The Semantic Metadatabase (SEMEDA):
Ontology Based Integration of Federated Molecular Biological Data Sources

Jacob Köhler1 and Steffen Schulze-Kremer2

1 TU Berlin, Germany
2Resource Center DHGP, Berlin, Germany


A system for "intelligent" semantic integration and querying of federated databases is being implemented by using three main components: A component which enables SQL access to integrated databases by database federation (MARGBench), an ontology based semantic metadatabase (SEMEDA) and an ontology based query interface (SEMEDA-query). In this publication we explain and demonstrate the principles, architecture and the use of SEMEDA. Since SEMEDA is implemented as 3 tiered web application database providers can enter all relevant semantic and technical information about their databases by themselves via a webbrowser. SEMEDA' s collaborative ontology editing feature is not restricted to database integration, and might also be useful for ongoing ontology developments, such as the "Gene Ontology" [1]. A "static" demo frontend can be found at


In conjunction with the rapid progress of biotechnologies and the human genome project, an increasing amount of data is being generated. The amount of new data is that big that human genetics journals are increasingly reluctant to publish mutation reports [2]. However much data is often published in publicly accessible data sources. The annual list of current database systems from the Journal of Nucleic Acid Research (January issue) lists at the moment about 300 systems with molecular biological data. Since every database uses its more or less powerful and user friendly proprietary user interface, querying these databases can be tedious. The fact that databases do not only vary in their interfaces, and data formats, but also in the semantic content makes it especially difficult to combine information from several databases. Therefore systems like SRS from Lion Bioscience are successful, although SRS does not semantically integrate databases, i.e. in SRS the user still has to know the schema of each database and figure out himself suitable and valid queries.

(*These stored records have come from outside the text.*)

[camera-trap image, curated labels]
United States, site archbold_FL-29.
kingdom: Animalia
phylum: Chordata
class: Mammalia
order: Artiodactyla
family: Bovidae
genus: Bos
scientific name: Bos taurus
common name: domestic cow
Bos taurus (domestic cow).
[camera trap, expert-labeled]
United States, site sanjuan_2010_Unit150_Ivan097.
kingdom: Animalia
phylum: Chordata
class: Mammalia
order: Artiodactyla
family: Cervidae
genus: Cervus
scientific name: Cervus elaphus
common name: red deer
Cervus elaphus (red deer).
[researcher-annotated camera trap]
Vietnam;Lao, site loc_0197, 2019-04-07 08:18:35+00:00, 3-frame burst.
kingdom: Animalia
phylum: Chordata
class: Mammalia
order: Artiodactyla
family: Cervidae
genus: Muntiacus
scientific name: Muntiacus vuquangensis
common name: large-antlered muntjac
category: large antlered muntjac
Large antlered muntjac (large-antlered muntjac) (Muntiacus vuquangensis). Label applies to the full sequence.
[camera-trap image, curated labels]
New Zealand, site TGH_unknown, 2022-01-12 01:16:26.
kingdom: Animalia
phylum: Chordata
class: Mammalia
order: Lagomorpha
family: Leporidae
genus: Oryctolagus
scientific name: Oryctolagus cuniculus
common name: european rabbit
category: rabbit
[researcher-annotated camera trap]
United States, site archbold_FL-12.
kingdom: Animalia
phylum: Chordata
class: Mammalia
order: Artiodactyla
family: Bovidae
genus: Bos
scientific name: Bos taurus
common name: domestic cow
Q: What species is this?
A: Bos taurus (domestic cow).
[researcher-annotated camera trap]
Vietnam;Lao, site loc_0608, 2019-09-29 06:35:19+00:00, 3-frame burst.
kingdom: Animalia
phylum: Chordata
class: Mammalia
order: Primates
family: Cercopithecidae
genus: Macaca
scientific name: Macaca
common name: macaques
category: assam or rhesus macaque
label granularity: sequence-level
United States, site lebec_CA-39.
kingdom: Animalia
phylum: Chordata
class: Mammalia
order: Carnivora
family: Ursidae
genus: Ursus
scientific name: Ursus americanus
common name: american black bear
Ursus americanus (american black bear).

Based on principles and requirements (multi-user support, importing of ontologies, web supported ontology editing and database metadata editing etc.) as described in [3] and [4], a system for "intelligent" semantic integration and querying of federated databases is being implemented by using three main components: A component which enables SQL access to integrated databases by database federation (MARGBench [5]), an ontology based semantic metadatabase (SEMEDA) and an ontology based query interface (SEMEDA-query). Subsequently we explain and demonstrate the principles, architecture and the use of SEMEDA. The principle idea of ontology based semantic database integration is to define database attributes by referencing them to ontological concepts. In a next step which will not be described in this publication, the structure of the ontology can be used for "intelligent" and user-friendly database querying.


General Considerations

What are Ontologies in SEMEDA. The notion what ontologies are and how they should be implemented varies between people and research groups [6]. In SEMEDA, ontologies can be considered as a set of concepts which are connected by binary relations. Concepts are well defined entities: they have a unique meaning, properties like a name (label), a description and an identifier. The terms concept and node will be used as synonyms in this publication and so will the terms relation and edge. Relation type (edge type) addresses the characteristics of a relation. The term hierarchy applies to the closure (in its mathematical sense) of a concept over a given relation type.

SEMEDA allows to assign relational algebraic properties such as symmetry, reflexivity and transitivity to relation types. Especially transitivity and symmetry are used to derive the semantic entailments of concepts, and will be especially important for SEMEDAs database query interface.

More formally in SEMEDA an ontology is a pair:
 O := (N, E)
 N: set of concepts, E: set of edges, E (a, b, t) where a, b N, and t is the type of the relation which defines the semantic (is-a, is-part etc.) and the algebraic properties (transitivity, symmetry etc.) of the relation.

Elaborate concepts for "formal ontologies" based on lattices exist [7], but since many "real world" ontologies did not follow these design principles, SEMEDA supports them but does not require that they are used.

Support for Collaborative Ontology Editing. Several users have to be able to collaboratively edit the ontology and database meta-information. Problems related to transaction management are solved by using locks and permissions.

3 groups of user with different permissions exist:

Admins: full permission on everything. Only people who are responsible for maintaining the system should use administrative accounts.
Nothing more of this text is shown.